BRIEF 1 –
In the text on tumor classification in cancer treatment, what three factors does the TNM system use to assign a stage to a tumor?
BRIEF 2 –
Write out the text on tumor classification in cancer treatment from "A major challenge" up to and including "select appropriate treatments.".
BRIEF 3 –
Continue the text on tumor classification in cancer treatment, starting after its last sentence.

READING TEXT –
A major challenge in cancer treatment is to target specific therapies to distinct tumor types in order to maximize efficacy and minimize toxicity. Meeting this challenge requires that physicians and others involved in the treatment of cancer patients be able to identify distinct tumor types, determine the likelihood of patient survival given the patient's distinct tumor type, and be able to select appropriate treatments.
In the oncology field it is currently standard practice to identify tumor types using the microscopic histopathologic appearance of fixed and stained tumor samples, and to utilize the tumor-node-metastasis (TNM) system to determine the clinical extent of tumor spread. The TNM system uses the size of the tumor, the presence or absence of tumors in regional lymph nodes, and the presence or absence of distant metastases to assign a stage to the tumor. The tumor type and the stage assigned to a tumor are used as a basis for the selection of appropriate therapy and for prognostic purposes. However, this approach has serious limitations. This is because tumors with similar histopathologic appearance can exhibit significant variability in terms of clinical course and response to therapy. For example, some tumors spread early to distant sites and are rapidly progressive while others are not, and some tumors respond readily to hormonal therapy or chemotherapy while others are resistant.

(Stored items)
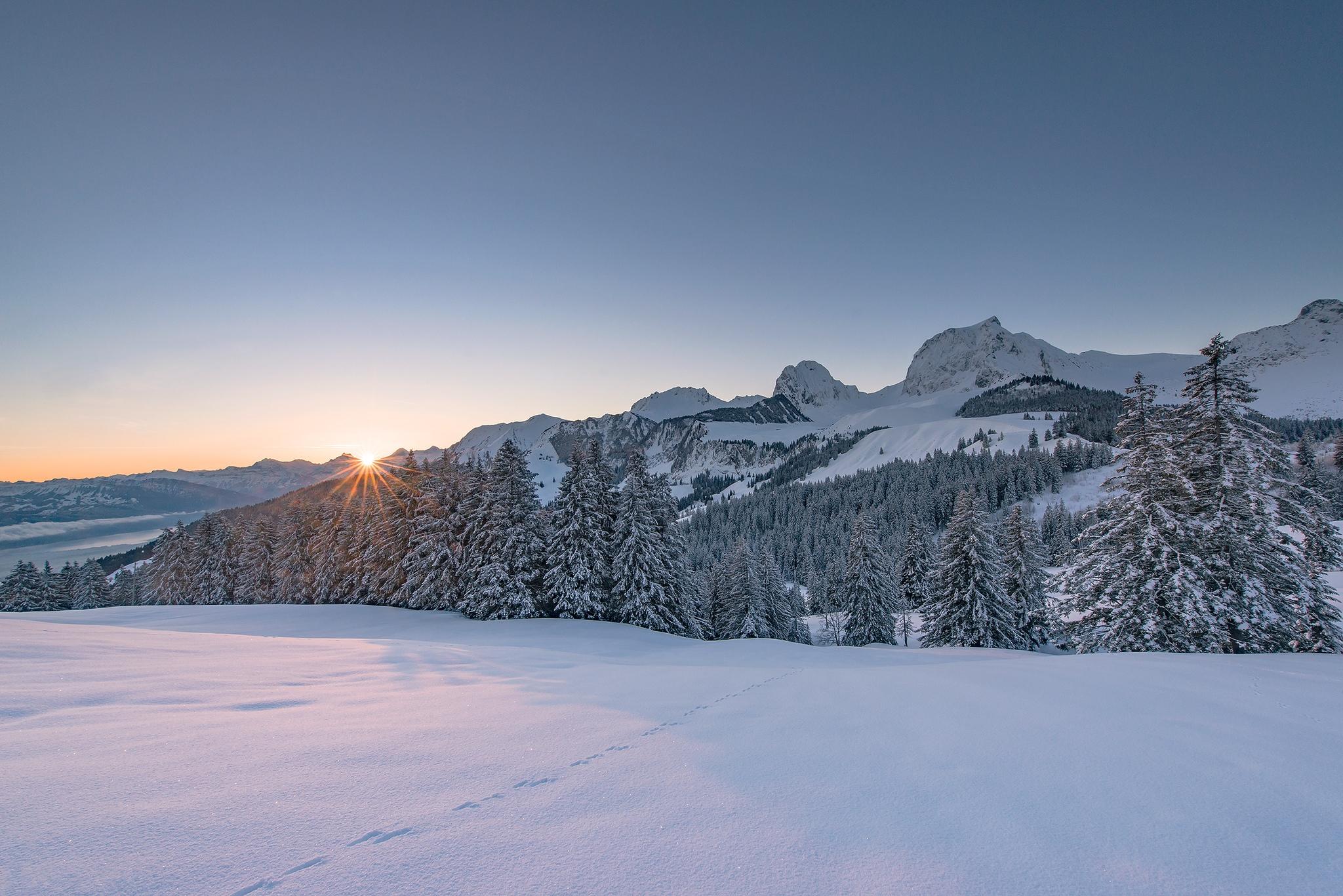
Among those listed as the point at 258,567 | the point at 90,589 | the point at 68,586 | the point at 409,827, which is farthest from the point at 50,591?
the point at 409,827

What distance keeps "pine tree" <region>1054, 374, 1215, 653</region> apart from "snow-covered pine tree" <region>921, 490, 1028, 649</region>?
10091 mm

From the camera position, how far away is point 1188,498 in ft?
52.3

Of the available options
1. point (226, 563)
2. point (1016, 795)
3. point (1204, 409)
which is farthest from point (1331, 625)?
point (226, 563)

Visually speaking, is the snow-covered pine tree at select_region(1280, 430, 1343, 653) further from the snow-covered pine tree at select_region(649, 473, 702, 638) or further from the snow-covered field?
the snow-covered pine tree at select_region(649, 473, 702, 638)

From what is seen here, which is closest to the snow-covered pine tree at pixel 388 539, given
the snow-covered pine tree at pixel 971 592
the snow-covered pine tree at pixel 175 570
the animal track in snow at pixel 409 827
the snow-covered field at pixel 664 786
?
the snow-covered pine tree at pixel 175 570

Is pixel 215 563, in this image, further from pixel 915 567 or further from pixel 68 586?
pixel 915 567

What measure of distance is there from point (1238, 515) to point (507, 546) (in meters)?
28.6

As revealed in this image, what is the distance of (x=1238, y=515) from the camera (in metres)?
15.4

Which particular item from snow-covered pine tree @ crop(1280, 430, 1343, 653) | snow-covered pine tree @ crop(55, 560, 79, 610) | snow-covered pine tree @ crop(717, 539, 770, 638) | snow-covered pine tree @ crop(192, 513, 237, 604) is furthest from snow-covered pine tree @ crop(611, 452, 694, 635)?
snow-covered pine tree @ crop(55, 560, 79, 610)

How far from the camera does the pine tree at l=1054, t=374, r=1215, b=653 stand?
15.1 m

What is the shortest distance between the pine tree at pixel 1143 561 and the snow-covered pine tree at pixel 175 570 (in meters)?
61.5

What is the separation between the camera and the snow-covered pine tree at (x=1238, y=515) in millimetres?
14516

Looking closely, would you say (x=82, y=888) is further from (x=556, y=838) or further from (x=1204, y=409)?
(x=1204, y=409)

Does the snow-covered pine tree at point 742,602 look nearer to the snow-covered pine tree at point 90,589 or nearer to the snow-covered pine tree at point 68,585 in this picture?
the snow-covered pine tree at point 90,589
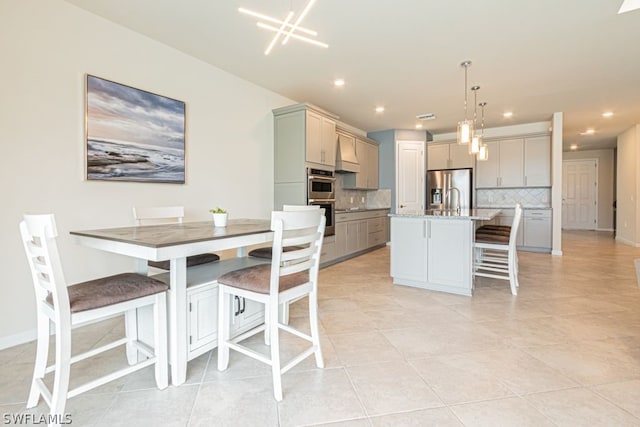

EXERCISE OUTPUT 1 –
The size of the tumor, the presence or absence of tumors in regional lymph nodes, and the presence or absence of distant metastases.

EXERCISE OUTPUT 2 –
A major challenge in cancer treatment is to target specific therapies to distinct tumor types in order to maximize efficacy and minimize toxicity. Meeting this challenge requires that physicians and others involved in the treatment of cancer patients be able to identify distinct tumor types, determine the likelihood of patient survival given the patient's distinct tumor type, and be able to select appropriate treatments.

EXERCISE OUTPUT 3 –
Basal-like breast cancer tumors are one example of a tumor type that grows rapidly and which typically are not treated effectively with conventional adjuvant therapies such as hormonal therapy or chemotherapy. Clinically, basal-like breast cancers behave aggressively, and while they may respond to chemotherapy initially, these responses are generally of brief duration, and survival times for most patients with these tumors are relatively short. Histologically, most basal-like breast cancers are poorly differentiated ductal carcinomas. Breast cancer tumors are normally classified as basal-like in the clinical setting based on whether the tumors have a so-called “triple-negative” phenotype characterized by a lack of over-expression of human epidermal growth factor receptor 2 (HER2), the estrogen receptor (ER), and the progesterone receptor (PR) and if the tumor over-expresses basal-like cytokeratins or other basal-like markers. Unfortunately, therapeutic options for patients with basal-like breast cancers are limited, because patients with such tumors are not candidates for hormonal therapy or targeted therapy against HER2 and there currently is no clear understanding of the underlying pathobiology of basal-like breast cancers. Importantly, basal-like tumors and distinct subsets of such tumors may also arise in other tissues and organs such as lung, thyroid, ovarian, and prostate tissues, but this has been poorly studied.
Furthermore, many tumors have aberrations in the expression or biological activity of proteins encoded by tumor suppressor genes. Aberrations in the biological activity of proteins encoded by tumor suppressor genes due to mutations in these genes or decreased gene transcription at the level of mRNA or protein expression can lead to unrestrained cell division. The Rb protein is an example of a protein encoded by a tumor suppressor gene. Normally, the Rb tumor suppressor protein binds to the E2F transcription factor and regulates E2F mediated gene transcription to negatively modulate and control cell proliferation. Importantly, the role of Rb and E2F in basal-like tumors in breast tissues and other tissues such as lung, thyroid, ovarian, and prostate tissues is also poorly understood.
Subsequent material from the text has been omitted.